Ulysse eut un sourire entendu et servit deux autres verres avant de sortir la missive officielle du roi de Sparte de la sacoche à sa ceinture et de la faire glisser sur la table poussiéreuse vers Chiron qui s’en empara.


— La Grèce pourrait être la prochaine après l’Egypte, mon ami. Si tu rejoins les jumeaux je suis sûr que cette guerre se gagnera très vite.


— Je t’ai pourtant appris tout ce qu’il y à savoir sur l’art de la guerre, pourquoi ce ne serait pas toi qui commanderait les Hilotes ?


— Je ne sais pas comment gagner rapidement un conflit contrairement à toi, dit Ulysse en soupirant. La ruse permet de remporter quelques batailles, mais le prix devient très élevé sur le long terme.
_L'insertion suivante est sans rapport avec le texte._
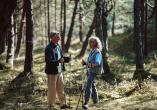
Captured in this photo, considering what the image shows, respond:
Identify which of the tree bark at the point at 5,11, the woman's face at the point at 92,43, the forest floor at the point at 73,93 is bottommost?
the forest floor at the point at 73,93

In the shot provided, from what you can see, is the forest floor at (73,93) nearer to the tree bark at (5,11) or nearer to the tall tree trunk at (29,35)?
the tall tree trunk at (29,35)

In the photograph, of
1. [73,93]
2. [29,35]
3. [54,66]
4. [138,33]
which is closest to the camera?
[54,66]

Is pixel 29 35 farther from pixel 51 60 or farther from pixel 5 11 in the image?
pixel 51 60

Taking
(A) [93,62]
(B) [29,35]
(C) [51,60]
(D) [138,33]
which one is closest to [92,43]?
(A) [93,62]

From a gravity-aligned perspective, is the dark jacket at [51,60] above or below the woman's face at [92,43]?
below

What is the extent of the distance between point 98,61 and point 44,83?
18.5ft

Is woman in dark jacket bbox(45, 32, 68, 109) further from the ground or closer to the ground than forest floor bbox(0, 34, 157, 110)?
further from the ground

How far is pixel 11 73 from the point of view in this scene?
65.7 feet

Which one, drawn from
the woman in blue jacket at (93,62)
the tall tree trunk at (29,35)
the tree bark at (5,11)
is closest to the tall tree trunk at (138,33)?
the tall tree trunk at (29,35)

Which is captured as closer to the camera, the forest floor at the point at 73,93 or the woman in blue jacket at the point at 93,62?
the woman in blue jacket at the point at 93,62

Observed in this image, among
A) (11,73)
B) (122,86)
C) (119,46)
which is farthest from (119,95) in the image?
(119,46)

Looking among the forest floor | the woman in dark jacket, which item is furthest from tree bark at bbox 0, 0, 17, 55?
the woman in dark jacket

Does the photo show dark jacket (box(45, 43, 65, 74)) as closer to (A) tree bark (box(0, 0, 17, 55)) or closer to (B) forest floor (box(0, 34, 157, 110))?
(B) forest floor (box(0, 34, 157, 110))

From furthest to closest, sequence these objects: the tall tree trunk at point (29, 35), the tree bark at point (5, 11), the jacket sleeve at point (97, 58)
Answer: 1. the tall tree trunk at point (29, 35)
2. the tree bark at point (5, 11)
3. the jacket sleeve at point (97, 58)
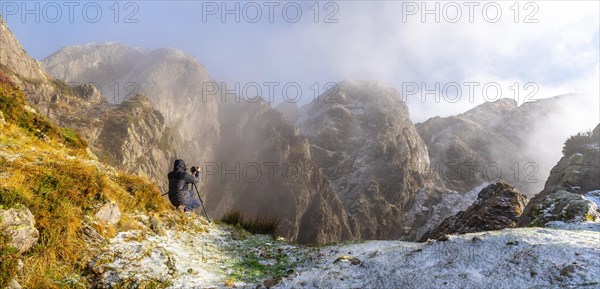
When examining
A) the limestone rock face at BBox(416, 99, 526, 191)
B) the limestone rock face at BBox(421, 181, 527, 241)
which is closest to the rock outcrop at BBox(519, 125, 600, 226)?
the limestone rock face at BBox(421, 181, 527, 241)

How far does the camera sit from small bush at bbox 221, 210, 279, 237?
15195mm

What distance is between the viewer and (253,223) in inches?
608

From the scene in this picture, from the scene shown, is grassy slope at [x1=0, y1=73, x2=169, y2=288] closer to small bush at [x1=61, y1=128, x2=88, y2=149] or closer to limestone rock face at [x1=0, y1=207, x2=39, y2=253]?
limestone rock face at [x1=0, y1=207, x2=39, y2=253]

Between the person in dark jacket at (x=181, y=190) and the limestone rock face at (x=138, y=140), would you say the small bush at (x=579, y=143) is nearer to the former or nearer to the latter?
the person in dark jacket at (x=181, y=190)

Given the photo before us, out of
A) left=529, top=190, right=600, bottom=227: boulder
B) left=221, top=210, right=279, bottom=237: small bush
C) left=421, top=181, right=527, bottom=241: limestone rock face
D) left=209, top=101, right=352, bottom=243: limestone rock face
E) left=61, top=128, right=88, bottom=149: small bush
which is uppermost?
left=61, top=128, right=88, bottom=149: small bush

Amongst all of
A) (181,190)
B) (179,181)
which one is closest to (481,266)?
(181,190)

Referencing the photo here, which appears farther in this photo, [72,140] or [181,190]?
[181,190]

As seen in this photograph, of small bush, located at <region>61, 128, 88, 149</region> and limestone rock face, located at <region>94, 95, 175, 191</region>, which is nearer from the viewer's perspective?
small bush, located at <region>61, 128, 88, 149</region>

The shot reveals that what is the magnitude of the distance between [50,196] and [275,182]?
75662 millimetres

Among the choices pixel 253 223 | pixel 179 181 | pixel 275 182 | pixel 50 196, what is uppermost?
pixel 50 196

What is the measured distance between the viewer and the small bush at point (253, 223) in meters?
15.2

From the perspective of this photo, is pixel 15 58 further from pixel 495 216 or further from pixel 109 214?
pixel 495 216

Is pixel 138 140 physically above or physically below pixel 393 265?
below

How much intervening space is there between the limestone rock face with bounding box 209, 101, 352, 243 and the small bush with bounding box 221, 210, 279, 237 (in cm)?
5274
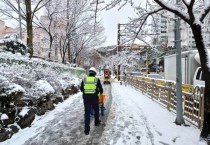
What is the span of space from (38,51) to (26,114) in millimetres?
33362

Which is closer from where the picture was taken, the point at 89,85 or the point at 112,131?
the point at 89,85

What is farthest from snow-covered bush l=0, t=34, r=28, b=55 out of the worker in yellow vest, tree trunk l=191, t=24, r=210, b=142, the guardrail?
tree trunk l=191, t=24, r=210, b=142

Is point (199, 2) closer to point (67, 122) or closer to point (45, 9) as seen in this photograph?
point (67, 122)

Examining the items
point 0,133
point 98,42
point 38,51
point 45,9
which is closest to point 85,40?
point 98,42

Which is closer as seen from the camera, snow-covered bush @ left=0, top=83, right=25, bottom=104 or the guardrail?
snow-covered bush @ left=0, top=83, right=25, bottom=104

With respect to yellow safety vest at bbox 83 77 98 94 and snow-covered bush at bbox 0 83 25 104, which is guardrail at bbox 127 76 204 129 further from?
snow-covered bush at bbox 0 83 25 104

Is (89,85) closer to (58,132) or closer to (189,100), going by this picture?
(58,132)

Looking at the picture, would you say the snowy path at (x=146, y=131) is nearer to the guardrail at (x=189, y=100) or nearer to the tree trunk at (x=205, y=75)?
the guardrail at (x=189, y=100)

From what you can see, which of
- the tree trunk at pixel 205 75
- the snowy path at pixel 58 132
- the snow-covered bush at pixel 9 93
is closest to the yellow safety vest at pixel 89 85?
the snowy path at pixel 58 132

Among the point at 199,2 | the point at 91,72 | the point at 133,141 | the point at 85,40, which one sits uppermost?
the point at 85,40

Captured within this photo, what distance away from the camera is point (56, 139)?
24.2 ft

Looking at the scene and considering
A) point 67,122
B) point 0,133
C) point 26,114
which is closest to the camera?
point 0,133

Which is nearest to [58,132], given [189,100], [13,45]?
[189,100]

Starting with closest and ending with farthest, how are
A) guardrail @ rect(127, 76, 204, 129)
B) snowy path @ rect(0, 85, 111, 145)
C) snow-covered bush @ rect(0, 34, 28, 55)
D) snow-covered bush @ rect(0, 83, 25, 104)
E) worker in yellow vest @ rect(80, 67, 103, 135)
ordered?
1. snowy path @ rect(0, 85, 111, 145)
2. snow-covered bush @ rect(0, 83, 25, 104)
3. worker in yellow vest @ rect(80, 67, 103, 135)
4. guardrail @ rect(127, 76, 204, 129)
5. snow-covered bush @ rect(0, 34, 28, 55)
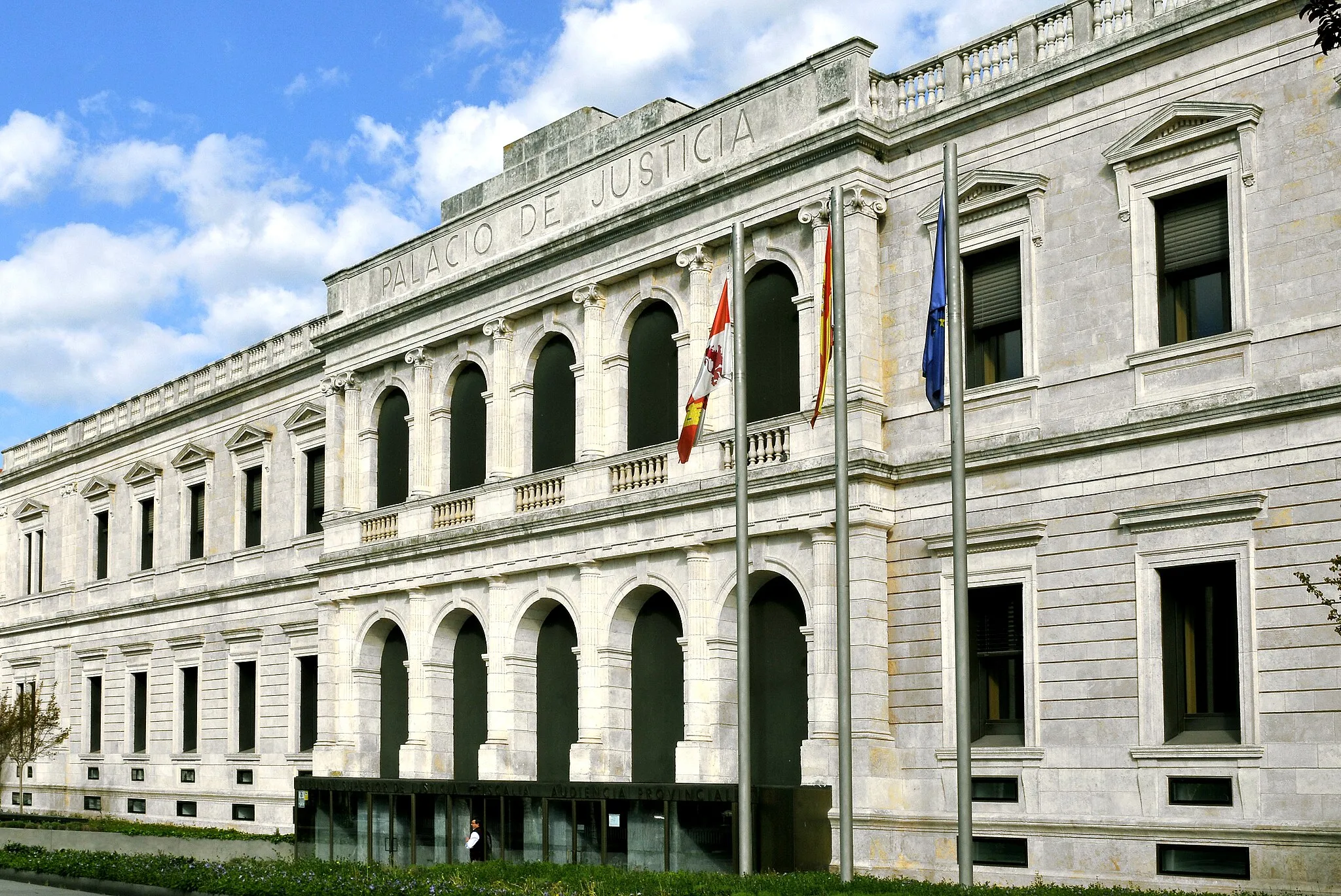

— N’essaye pas d’inventer des faiblesses que tu n’as pas, Seigneur des Ruses, dit Chiron froidement. Dis-moi pourquoi tu veux gagner rapidement cette guerre contre les Hittites ? Pour préparer une autre ?

Ulysse sirota son vin sans répondre à la question, et Chiron hocha lentement la tête, les non-dits en disaient long.


— Je ne peux pas te dire quand aura lieu cette guerre, mais ce qui est sûr c’est qu’elle se prépare, déclara Ulysse avec gravité. Il est temps pour la Grèce d’arrêter de combattre pour les autres et de commencer à penser pour elle-même.


— Tu répètes les paroles de quelqu’un d’autre.


— Disons que je suis d’accord avec la personne qui les formule.


— Surement pas Tyndare de Sparte, ni Pélée.


— Pour le moment, nous ne sommes pas prêts. Et je te rassure Chiron, dit Ulysse avec des yeux brillants. Je ne veux pas d’une autre guerre, mais nous devons nous rallier sous un seul étendard pour contrer toute menace potentielle.

La Grèce est entourée d’ennemis redoutables.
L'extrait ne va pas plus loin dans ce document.